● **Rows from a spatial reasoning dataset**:
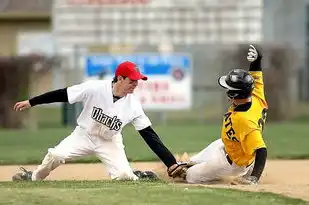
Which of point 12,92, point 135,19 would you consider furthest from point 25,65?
point 135,19

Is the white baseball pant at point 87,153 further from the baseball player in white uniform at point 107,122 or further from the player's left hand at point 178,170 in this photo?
the player's left hand at point 178,170

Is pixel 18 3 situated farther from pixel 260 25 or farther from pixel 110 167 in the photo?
pixel 110 167

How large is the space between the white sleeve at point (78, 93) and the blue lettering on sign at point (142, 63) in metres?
13.7

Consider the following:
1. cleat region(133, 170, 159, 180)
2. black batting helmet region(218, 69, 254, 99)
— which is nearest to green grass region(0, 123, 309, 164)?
cleat region(133, 170, 159, 180)

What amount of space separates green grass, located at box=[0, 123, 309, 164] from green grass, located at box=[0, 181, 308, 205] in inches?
204

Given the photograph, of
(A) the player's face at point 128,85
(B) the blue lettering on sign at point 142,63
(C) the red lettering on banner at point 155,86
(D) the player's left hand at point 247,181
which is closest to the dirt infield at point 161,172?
(D) the player's left hand at point 247,181

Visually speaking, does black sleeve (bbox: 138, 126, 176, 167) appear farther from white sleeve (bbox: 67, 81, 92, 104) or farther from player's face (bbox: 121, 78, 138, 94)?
white sleeve (bbox: 67, 81, 92, 104)

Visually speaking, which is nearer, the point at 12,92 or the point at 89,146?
the point at 89,146

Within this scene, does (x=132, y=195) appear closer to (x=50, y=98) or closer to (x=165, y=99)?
(x=50, y=98)

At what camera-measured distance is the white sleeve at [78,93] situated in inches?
364

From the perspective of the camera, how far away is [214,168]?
948cm

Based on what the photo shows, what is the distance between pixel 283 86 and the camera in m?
24.9

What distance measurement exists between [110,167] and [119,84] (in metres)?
1.00

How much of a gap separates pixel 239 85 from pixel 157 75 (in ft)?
46.8
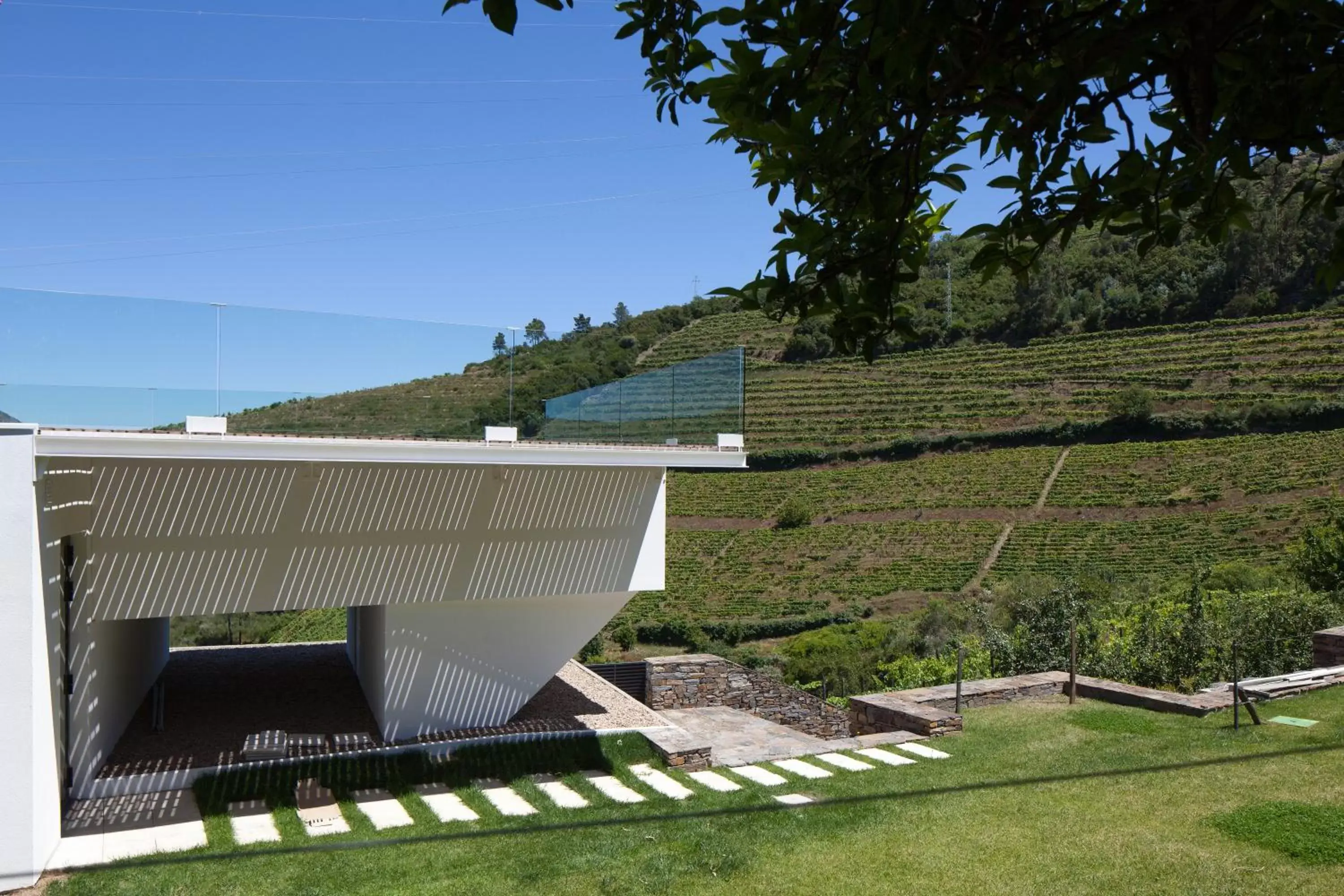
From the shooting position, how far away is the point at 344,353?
9242 mm

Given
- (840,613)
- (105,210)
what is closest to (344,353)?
(105,210)

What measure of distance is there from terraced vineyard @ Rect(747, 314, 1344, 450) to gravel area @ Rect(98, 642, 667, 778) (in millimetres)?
37470

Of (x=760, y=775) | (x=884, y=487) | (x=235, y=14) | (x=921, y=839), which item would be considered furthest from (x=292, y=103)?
(x=884, y=487)

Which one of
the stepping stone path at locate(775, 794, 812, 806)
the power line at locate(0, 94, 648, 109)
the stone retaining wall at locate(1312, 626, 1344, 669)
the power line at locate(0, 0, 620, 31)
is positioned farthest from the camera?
the power line at locate(0, 94, 648, 109)

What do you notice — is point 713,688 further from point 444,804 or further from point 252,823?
point 252,823

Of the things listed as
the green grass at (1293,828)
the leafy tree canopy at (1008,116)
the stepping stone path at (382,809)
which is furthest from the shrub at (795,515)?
the leafy tree canopy at (1008,116)

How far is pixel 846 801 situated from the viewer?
7.79m

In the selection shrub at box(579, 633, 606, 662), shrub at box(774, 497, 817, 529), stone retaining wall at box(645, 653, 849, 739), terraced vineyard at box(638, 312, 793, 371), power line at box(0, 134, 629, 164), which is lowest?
shrub at box(579, 633, 606, 662)

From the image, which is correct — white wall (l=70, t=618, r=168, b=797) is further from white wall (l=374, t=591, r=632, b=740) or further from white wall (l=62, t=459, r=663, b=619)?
→ white wall (l=374, t=591, r=632, b=740)

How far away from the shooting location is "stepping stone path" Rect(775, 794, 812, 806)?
25.6 feet

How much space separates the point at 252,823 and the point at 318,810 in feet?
1.86

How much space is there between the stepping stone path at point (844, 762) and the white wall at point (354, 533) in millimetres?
2993

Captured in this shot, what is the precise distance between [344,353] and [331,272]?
17687mm

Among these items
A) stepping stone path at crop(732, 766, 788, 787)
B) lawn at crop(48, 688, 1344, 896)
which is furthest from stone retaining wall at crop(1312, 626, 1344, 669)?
stepping stone path at crop(732, 766, 788, 787)
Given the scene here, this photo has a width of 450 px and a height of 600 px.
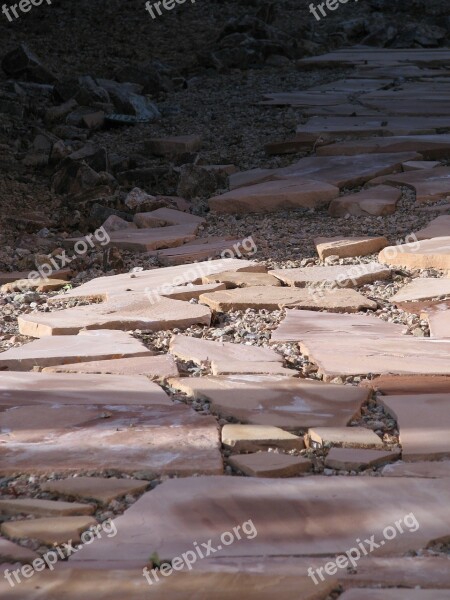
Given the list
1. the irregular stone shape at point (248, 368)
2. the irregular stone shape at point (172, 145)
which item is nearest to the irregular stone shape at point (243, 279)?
the irregular stone shape at point (248, 368)

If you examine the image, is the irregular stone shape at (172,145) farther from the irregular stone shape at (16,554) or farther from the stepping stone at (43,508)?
the irregular stone shape at (16,554)

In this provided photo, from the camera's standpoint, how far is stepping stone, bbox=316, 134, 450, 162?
A: 6188 mm

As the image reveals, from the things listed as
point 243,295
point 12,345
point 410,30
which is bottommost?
point 410,30

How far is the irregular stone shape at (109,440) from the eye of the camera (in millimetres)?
2275

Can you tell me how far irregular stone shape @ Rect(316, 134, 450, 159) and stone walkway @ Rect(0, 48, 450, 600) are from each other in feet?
5.06

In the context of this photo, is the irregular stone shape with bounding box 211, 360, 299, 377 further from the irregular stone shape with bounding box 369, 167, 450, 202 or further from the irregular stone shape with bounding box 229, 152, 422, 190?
the irregular stone shape with bounding box 229, 152, 422, 190

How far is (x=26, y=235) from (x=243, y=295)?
1.85 m

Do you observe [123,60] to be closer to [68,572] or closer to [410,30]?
[410,30]

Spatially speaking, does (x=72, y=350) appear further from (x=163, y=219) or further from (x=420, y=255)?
(x=163, y=219)

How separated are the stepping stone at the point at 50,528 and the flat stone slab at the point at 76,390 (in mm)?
671

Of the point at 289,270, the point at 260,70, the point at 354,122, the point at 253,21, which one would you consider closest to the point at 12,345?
the point at 289,270

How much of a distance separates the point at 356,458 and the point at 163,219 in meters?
3.19

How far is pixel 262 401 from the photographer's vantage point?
270cm

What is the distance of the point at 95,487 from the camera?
2156mm
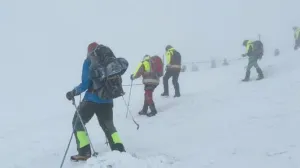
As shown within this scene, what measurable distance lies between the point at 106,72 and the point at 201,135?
345cm

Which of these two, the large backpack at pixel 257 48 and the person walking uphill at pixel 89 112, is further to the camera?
the large backpack at pixel 257 48

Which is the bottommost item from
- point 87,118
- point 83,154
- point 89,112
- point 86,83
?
point 83,154

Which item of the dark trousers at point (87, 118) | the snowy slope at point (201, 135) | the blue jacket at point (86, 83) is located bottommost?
the snowy slope at point (201, 135)

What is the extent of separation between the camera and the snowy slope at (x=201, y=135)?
7376mm

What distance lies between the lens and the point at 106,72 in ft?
23.8

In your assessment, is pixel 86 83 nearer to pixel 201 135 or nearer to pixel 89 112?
pixel 89 112

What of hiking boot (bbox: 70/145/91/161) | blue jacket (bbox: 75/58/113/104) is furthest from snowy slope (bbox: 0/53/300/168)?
blue jacket (bbox: 75/58/113/104)

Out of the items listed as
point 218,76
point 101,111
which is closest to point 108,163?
point 101,111

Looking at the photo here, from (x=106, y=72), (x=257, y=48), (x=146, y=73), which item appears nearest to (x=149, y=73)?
(x=146, y=73)

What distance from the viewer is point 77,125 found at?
7.74 meters

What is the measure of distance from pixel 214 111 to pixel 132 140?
3653 mm

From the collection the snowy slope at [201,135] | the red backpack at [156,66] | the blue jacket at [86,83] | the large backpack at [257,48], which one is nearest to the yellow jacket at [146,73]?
the red backpack at [156,66]

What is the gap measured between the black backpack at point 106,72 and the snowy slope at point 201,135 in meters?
1.11

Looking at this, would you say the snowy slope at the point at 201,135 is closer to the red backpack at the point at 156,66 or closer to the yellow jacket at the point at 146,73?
the yellow jacket at the point at 146,73
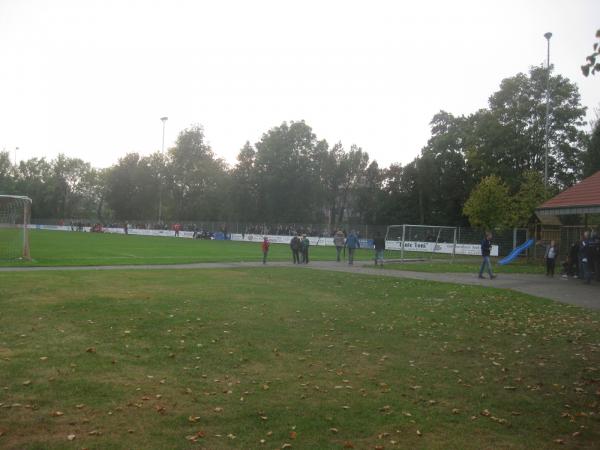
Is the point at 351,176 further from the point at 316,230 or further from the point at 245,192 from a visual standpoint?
the point at 316,230

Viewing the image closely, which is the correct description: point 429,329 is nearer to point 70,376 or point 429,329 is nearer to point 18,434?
point 70,376

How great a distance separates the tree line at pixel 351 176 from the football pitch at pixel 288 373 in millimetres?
26114

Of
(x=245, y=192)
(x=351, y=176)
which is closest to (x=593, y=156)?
(x=351, y=176)

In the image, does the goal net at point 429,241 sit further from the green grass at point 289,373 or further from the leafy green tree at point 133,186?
the leafy green tree at point 133,186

● **REQUIRED TASK**:
Can the lines from the one with "From the collection" to the end of the records above be quoted exactly, both ends included, with every picture omitted?

● **FINAL RESULT**:
From the collection the snowy slope at [201,135] | the red backpack at [156,66] | the blue jacket at [86,83] | the large backpack at [257,48], which one is nearest to the yellow jacket at [146,73]?
the red backpack at [156,66]

What is the gap measured between the black backpack at point 106,72 and the snowy slope at point 201,135 in meters?
1.11

Looking at this, would you say the snowy slope at the point at 201,135 is closer to the red backpack at the point at 156,66 or closer to the yellow jacket at the point at 146,73?
the yellow jacket at the point at 146,73
Is the point at 351,176 further from the point at 316,230 or further from the point at 245,192 from a visual standpoint?
the point at 316,230

Viewing the image closely, which is the correct description: point 429,329 is nearer to point 70,376 or point 429,329 is nearer to point 18,434?
point 70,376

How great a distance separates the tree line at pixel 351 176 from the football pitch at pixel 288 373 in millimetres?
26114

Of
(x=245, y=192)
(x=351, y=176)
which is closest to (x=593, y=156)?
(x=351, y=176)

In the image, does the goal net at point 429,241 sit further from the green grass at point 289,373 or further from the leafy green tree at point 133,186?
the leafy green tree at point 133,186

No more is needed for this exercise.